**Exercise brief**
Repeat exactly, and only, the lines of the material below from the one that contains "7th LSUS Pilots" through its final line.

**Data records**

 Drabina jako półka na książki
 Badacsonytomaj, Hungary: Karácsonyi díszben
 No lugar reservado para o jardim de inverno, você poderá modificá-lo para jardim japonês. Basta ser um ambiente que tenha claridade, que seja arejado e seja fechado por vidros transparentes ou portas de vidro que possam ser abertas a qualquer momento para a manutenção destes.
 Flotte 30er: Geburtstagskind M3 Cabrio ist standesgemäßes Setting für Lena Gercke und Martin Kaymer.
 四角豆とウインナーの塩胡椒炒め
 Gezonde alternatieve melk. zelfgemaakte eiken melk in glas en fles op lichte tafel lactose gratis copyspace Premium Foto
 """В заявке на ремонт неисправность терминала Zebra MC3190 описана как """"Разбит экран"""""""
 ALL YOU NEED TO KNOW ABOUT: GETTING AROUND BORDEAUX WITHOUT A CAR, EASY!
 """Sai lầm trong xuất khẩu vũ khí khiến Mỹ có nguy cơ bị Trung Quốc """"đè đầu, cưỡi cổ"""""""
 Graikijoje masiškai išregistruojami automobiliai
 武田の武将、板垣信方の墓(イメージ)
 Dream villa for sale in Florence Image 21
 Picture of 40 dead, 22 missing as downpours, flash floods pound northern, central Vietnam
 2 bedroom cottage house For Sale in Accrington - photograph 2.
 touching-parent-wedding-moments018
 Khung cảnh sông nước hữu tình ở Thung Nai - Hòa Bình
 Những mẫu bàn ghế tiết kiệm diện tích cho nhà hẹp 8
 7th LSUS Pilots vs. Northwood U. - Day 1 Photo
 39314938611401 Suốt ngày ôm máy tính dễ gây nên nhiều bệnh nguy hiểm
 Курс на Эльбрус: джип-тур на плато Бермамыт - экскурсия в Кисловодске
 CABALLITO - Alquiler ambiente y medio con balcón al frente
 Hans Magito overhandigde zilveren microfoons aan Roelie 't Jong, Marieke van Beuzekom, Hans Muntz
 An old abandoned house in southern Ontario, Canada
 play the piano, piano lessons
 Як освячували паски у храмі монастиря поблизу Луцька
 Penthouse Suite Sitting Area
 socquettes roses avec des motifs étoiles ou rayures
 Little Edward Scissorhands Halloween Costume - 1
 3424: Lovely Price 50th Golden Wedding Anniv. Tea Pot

**Problem solution**
 7th LSUS Pilots vs. Northwood U. - Day 1 Photo
 39314938611401 Suốt ngày ôm máy tính dễ gây nên nhiều bệnh nguy hiểm
 Курс на Эльбрус: джип-тур на плато Бермамыт - экскурсия в Кисловодске
 CABALLITO - Alquiler ambiente y medio con balcón al frente
 Hans Magito overhandigde zilveren microfoons aan Roelie 't Jong, Marieke van Beuzekom, Hans Muntz
 An old abandoned house in southern Ontario, Canada
 play the piano, piano lessons
 Як освячували паски у храмі монастиря поблизу Луцька
 Penthouse Suite Sitting Area
 socquettes roses avec des motifs étoiles ou rayures
 Little Edward Scissorhands Halloween Costume - 1
 3424: Lovely Price 50th Golden Wedding Anniv. Tea Pot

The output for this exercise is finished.